Tompa et al. [102] gave another reason for the low performance of the tools. Each tool was allowed to report the sites for only one motif. Tompa et al. [102] argue that the choice of this one motif is subjective and error-prone. However, in the framework, the highest-weighting motif was chosen as the one motif, and this is an objective decision. Nevertheless, it remains error-prone. In practice, a reasonable approach would be to pursue the top several motifs discovered by any given tool.
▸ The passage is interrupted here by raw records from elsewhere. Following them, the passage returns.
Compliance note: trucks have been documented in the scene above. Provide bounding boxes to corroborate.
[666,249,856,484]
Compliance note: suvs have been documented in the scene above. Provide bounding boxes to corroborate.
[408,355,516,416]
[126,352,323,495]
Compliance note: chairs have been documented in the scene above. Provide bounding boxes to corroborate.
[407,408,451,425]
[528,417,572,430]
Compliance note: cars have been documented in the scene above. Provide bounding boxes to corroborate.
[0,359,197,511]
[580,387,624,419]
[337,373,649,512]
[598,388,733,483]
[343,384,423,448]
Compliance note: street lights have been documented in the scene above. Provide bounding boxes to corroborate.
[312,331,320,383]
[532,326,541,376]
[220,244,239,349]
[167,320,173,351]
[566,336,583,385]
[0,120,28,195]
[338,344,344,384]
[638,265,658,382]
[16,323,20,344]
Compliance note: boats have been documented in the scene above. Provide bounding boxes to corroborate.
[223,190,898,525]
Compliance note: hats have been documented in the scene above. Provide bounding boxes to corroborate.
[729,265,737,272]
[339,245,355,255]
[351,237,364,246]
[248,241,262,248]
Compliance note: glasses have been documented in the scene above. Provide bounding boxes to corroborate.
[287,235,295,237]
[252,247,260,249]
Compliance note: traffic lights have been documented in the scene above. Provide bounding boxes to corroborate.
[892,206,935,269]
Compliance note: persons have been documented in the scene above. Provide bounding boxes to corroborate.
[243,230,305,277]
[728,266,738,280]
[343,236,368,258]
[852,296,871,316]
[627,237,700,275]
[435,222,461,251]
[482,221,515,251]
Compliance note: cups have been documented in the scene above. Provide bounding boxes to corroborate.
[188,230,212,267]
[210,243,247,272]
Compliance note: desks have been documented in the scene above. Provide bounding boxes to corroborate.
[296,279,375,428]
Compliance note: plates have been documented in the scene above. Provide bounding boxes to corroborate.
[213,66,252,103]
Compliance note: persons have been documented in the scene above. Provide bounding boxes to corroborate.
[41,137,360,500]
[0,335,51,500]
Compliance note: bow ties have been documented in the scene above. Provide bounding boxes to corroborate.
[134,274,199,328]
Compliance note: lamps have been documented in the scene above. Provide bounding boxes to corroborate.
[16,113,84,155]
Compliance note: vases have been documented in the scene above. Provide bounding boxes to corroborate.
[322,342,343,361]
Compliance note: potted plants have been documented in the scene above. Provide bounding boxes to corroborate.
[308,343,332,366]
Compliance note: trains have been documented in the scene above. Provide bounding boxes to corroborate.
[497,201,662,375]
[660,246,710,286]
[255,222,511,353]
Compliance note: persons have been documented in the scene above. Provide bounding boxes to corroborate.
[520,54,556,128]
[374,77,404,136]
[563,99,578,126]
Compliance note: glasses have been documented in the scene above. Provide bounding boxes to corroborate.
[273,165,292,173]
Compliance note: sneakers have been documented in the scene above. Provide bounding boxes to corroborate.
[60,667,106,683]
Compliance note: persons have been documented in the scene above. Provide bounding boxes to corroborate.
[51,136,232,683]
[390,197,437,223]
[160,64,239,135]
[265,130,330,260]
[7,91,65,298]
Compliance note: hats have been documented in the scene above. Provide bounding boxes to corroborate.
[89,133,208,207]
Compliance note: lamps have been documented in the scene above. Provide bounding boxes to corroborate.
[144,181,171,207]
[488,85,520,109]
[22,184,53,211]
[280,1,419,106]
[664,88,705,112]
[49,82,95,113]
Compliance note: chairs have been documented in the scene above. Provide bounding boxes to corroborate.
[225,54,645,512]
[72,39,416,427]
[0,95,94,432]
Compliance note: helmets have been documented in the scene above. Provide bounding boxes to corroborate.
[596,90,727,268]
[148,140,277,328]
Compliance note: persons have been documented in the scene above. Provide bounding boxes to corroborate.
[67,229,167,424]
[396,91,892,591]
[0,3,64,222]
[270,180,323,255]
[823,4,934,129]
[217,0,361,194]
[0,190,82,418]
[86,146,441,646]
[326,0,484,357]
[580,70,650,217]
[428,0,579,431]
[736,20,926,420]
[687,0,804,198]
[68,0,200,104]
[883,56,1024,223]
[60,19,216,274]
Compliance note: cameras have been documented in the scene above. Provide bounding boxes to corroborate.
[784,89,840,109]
Allowing for more than one motif and therefore allowing for more reported sites would have a drastic positive effect on the sensitivity. This effect is shown in the next chapter, when the jPREdictor motif discovery is applied to the fly data set. The assessment designed by Tompa et al. [102] is based on binding sites and not on motifs and therefore supports the report of sites for multiple motifs.